# Text for analysis
# # #
While differentiation of the
internal Wolffian duct system is testosterone dependent, the primordial
external genital structures require the presence of DHT to differentiate into
recognizably male structures. The source of the DHT is testicular testosterone,
converted locally to DHT in the primordial external genitalia. In the presence
of DHT, the lobes of the prostate gland grow out from the seminal colliculus
where the urethra is developing from the bladder. The genital folds fuse to
form the penis around the elongating urethra. The labioscrotal swellings
enlarge and fuse to form the scrotum.
# # #
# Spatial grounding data

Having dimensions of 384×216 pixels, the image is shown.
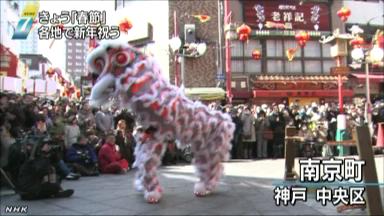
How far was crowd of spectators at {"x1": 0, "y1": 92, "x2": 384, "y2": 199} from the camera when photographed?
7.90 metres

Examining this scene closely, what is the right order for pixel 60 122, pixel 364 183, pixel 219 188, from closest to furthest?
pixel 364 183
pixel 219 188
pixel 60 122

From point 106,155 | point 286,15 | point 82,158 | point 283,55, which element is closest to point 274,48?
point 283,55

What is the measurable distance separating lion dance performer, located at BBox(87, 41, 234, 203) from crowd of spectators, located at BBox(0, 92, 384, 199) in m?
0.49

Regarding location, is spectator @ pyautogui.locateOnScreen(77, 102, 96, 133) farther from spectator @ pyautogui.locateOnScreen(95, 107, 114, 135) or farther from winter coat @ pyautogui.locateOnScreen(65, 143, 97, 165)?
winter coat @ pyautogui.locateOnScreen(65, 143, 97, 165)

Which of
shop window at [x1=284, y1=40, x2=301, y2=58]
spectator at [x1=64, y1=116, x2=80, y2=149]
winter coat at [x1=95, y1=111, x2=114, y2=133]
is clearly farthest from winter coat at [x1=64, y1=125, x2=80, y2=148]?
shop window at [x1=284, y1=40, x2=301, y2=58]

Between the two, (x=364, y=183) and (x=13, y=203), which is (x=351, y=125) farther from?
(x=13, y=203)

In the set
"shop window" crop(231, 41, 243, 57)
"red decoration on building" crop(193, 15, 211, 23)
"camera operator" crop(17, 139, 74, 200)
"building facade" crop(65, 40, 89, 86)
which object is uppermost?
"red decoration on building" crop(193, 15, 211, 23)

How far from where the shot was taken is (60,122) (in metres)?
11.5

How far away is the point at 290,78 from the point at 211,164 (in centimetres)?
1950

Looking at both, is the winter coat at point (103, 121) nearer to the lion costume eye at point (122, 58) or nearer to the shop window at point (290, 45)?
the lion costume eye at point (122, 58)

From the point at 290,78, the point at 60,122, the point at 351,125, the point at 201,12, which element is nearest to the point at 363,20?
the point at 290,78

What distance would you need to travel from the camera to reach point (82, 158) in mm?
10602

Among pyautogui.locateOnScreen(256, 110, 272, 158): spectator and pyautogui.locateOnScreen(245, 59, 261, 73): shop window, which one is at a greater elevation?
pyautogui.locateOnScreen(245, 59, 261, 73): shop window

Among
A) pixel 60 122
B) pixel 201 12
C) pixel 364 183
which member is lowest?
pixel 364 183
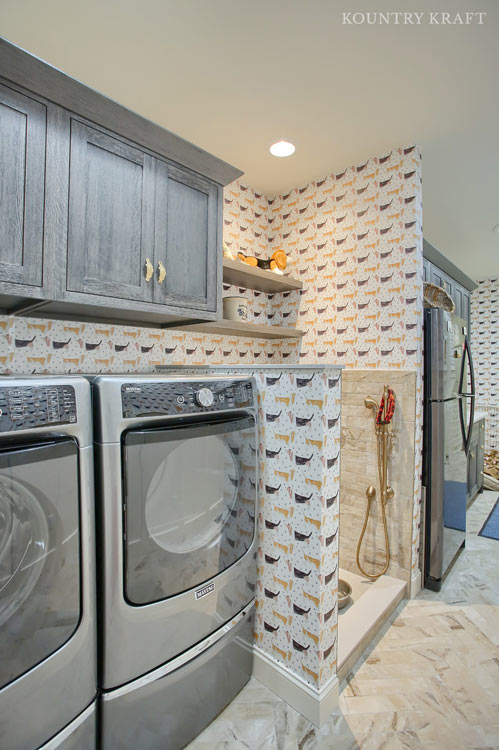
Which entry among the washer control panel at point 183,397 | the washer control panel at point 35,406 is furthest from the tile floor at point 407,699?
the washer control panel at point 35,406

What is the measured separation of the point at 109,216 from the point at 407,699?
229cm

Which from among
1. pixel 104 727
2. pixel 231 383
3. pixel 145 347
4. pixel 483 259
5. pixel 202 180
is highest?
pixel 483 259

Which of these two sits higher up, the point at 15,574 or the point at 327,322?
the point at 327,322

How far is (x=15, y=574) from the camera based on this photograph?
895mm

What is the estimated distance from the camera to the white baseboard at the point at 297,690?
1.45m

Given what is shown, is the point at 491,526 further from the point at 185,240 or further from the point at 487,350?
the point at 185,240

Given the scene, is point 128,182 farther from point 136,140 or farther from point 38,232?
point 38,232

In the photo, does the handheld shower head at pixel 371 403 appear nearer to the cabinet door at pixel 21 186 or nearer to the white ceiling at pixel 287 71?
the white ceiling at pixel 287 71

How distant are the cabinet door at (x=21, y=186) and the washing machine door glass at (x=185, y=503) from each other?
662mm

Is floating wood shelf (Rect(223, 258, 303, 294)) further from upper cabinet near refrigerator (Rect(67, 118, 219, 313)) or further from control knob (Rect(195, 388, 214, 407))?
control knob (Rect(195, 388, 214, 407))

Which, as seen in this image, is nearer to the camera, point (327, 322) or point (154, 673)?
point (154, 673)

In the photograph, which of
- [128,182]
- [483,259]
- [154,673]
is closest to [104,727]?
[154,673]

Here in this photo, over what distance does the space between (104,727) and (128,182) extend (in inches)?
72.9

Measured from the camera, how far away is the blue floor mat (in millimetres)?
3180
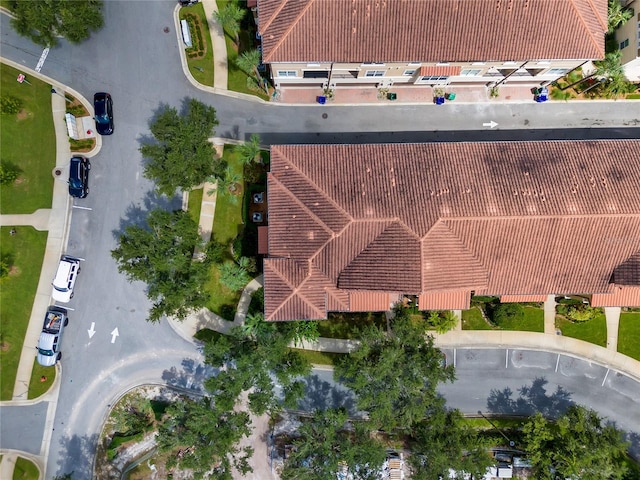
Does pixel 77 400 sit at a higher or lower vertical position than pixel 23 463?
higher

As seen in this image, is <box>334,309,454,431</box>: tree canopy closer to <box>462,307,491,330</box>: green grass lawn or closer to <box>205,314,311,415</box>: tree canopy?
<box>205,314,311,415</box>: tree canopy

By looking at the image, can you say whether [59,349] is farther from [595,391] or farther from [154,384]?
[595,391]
# # #
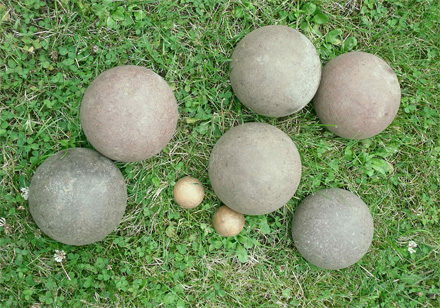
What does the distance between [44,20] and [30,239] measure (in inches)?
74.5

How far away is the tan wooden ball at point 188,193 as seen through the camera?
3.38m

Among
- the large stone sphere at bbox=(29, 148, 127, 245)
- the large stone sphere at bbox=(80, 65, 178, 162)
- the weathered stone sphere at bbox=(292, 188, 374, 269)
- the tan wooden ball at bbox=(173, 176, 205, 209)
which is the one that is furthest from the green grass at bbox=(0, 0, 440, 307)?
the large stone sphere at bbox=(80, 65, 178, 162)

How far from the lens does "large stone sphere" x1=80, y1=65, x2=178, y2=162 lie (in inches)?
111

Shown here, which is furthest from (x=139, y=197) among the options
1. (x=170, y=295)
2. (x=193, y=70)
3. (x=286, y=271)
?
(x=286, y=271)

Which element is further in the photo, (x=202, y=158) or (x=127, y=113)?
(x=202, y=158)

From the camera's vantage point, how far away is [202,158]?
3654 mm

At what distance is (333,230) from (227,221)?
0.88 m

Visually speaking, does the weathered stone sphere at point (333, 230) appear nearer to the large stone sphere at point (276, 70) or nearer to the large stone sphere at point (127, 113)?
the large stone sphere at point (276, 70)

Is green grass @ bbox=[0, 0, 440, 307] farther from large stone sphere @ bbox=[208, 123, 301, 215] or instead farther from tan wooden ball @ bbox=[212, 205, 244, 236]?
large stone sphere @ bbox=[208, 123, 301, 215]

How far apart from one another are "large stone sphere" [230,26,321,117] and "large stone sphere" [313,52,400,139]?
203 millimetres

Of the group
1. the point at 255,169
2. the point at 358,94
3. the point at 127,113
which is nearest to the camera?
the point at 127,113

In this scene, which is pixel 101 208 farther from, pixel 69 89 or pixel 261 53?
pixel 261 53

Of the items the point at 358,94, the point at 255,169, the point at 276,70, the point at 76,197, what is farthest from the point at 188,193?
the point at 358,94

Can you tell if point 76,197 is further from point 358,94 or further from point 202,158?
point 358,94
# # #
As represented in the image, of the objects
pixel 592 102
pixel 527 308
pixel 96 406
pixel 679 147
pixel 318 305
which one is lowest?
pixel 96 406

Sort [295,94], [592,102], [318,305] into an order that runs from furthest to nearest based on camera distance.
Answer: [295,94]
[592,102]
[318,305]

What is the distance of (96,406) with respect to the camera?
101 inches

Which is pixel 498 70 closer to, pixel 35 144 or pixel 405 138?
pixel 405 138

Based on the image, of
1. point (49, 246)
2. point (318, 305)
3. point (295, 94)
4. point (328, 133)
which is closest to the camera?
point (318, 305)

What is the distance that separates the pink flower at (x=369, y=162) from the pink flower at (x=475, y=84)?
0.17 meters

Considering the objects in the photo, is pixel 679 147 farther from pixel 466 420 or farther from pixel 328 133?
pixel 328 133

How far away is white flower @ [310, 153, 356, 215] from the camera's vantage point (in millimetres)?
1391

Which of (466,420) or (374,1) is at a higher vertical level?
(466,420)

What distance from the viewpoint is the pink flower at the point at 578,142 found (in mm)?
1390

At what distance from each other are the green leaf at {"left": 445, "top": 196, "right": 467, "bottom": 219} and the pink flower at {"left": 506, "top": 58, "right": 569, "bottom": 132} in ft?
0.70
# # #
# Tasks to perform
1. Name every structure that the passage on genital development says grows out or is formed, using its own words for each.
2. Transcribe the passage on genital development from "While differentiation of" to "form the scrotum.".
3. Render this sentence from the passage on genital development in French: "The labioscrotal swellings enlarge and fuse to form the scrotum."

# Set of answers
1. The lobes of the prostate gland, the penis, the scrotum

2.
While differentiation of the
internal Wolffian duct system is testosterone dependent, the primordial
external genital structures require the presence of DHT to differentiate into
recognizably male structures. The source of the DHT is testicular testosterone,
converted locally to DHT in the primordial external genitalia. In the presence
of DHT, the lobes of the prostate gland grow out from the seminal colliculus
where the urethra is developing from the bladder. The genital folds fuse to
form the penis around the elongating urethra. The labioscrotal swellings
enlarge and fuse to form the scrotum.

3. Les bourrelets labio-scrotaux grossissent et fusionnent pour former le scrotum.